Ryan yelled out to whatever they were to stop fucking with us, but that obviously didn’t do anything. We began hearing the footsteps, the crackling of leaves and twigs all around us spontaneously, like these things were running around in the darkness. Whatever they were, they were fast. The one in the tent just sat there, swaying back and forth; it was the closest any of them had gotten to us.

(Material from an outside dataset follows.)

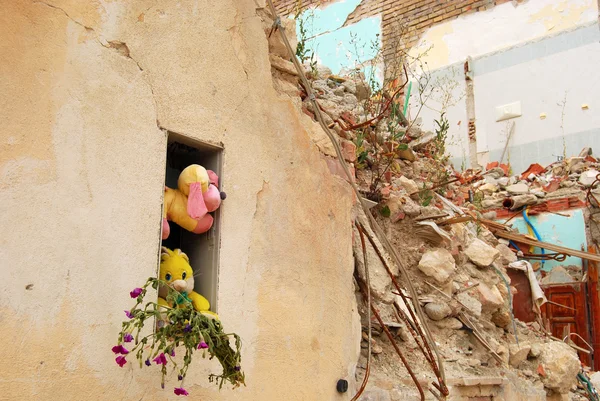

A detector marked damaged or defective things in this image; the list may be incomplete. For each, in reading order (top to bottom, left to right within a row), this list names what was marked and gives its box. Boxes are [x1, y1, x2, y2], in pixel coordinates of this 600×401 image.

cracked wall surface [1, 0, 360, 398]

We were still unable to see what these things were, what the eyes belonged to. None of us had the courage to go back into our tents, surely not Ryan and Alyssa’s, to grab a flashlight. That’s when I got the idea to light a stick on fire. It seemed like these things stayed in the dark at all costs, and perhaps it was the light cast by the fire that was keeping them at bay. I cautiously moved around and grabbed a thick stick and set it in the fire. After a short while, it eventually caught, and the flames roared at the end of what was now my torch.
I decided to try to see what these things were, so I stuck the torch towards the opening of Ryan and Alyssa’s tent. As soon as the flame got close enough to potentially see what the eyes that were in it belonged to, we heard a screeching yell from within the tent, which then ripped out of the ground, whatever was in it ran away, taking the tent with it. The tent ended up about 10 feet away from us, the ripped fabric in the back of it blowing in the wind, the creature within long disappeared into the darkness.

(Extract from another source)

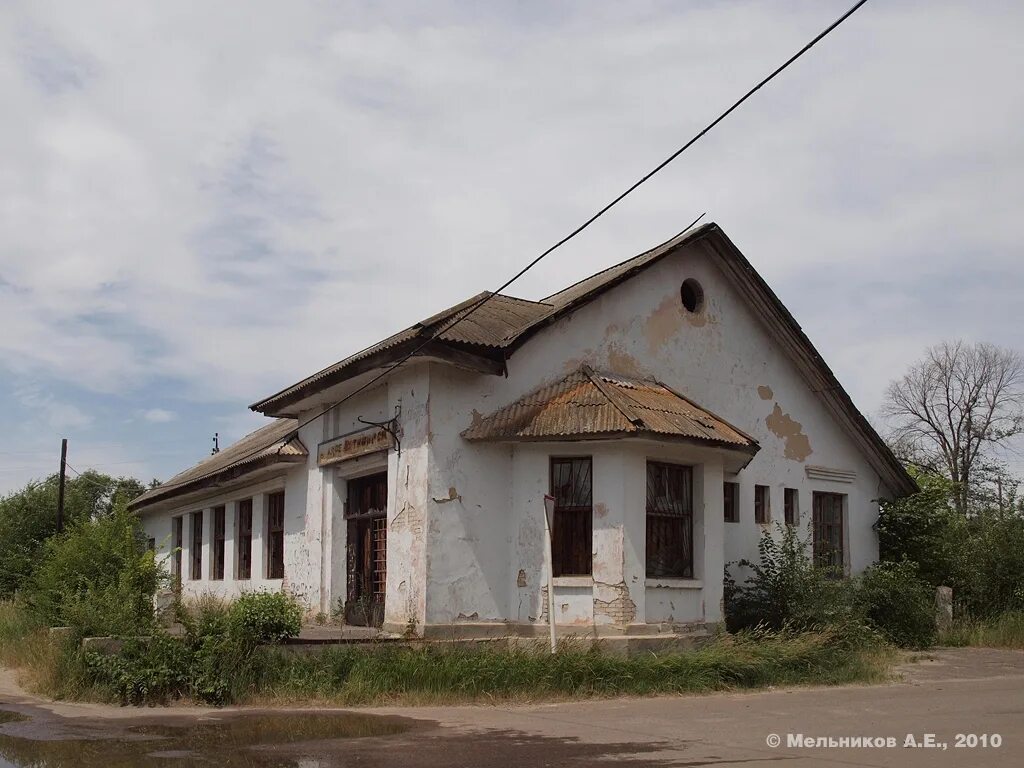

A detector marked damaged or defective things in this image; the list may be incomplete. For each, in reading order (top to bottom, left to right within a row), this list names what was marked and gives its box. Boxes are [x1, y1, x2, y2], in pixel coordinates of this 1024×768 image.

rusty metal bracket [358, 404, 402, 460]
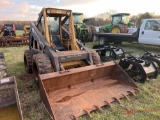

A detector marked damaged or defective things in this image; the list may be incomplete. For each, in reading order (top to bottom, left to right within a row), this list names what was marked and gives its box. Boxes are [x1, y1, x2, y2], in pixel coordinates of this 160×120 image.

rusty bucket [0, 76, 23, 119]
rusty bucket [38, 61, 139, 119]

When that little ordeal was over, Kimmy pointed out that the eyes had stopped swaying. For a few horrifying moments, everything around us was quiet. No cicadas, no wind. Nothing. Then, footsteps, a lot of them, from all around us, broke the ear-shattering silence that surrounded us. We all let out a terrified yelp when mine and Kimmy’s tent was inexplicably ravaged by something we could see. Whatever it was had moved so fast that we couldn’t see what happened; all of the sudden, our tent was out of the ground and in a state of disarray.

I was the first to go. Something swept my feet out from under me and I hit the ground so hard it rendered me unconscious. I don’t know what happened after that, but from what Ryan and the girls told me, the same thing happened to them, one by one. When I came to, Kimmy, Ryan and Alyssa were all unconscious. Sunlight seeped through the dense trees above us, and there were no eyes in sight.

I noticed immediately that my eyes were very sensitive to the light, and the limited sun was almost blinding. I quickly checked on my wife and friends to make sure they were alive, and they all were. Each of them had one thing in common, however. There were scratches around their eyes. I closed my eyes and touched them and found the area to be very sensitive, which told me I had the same scratches.

When everyone was awake, we decided to continue heading in the direction we knew the car was in. After no more than a 10 minute walk, we came to an opening in the trees, about 50 yards away from which sat the lot we had parked in. Our car was there, untouched. We sprinted to the car and drove the entire way back home, though all of us were having slight vision problems.

_____

I don’t know what the eyes in the woods were. I don’t know what they belonged to. I don’t know what they did to us. What I do know is that the color in my eyes as been slowly fading away, getting lighter and lighter over the past few weeks. The same has been happening to Kimmy, and Ryan, and Alyssa. We all got together for the first time since the camping trip yesterday, and there were more similarities between the four of us.

We were each very sensitive to any kind of light, and each of us had inexplicably been having the strongest urges to go back to the woods, like something was calling us to them. We don’t know why, but we’re going back tonight.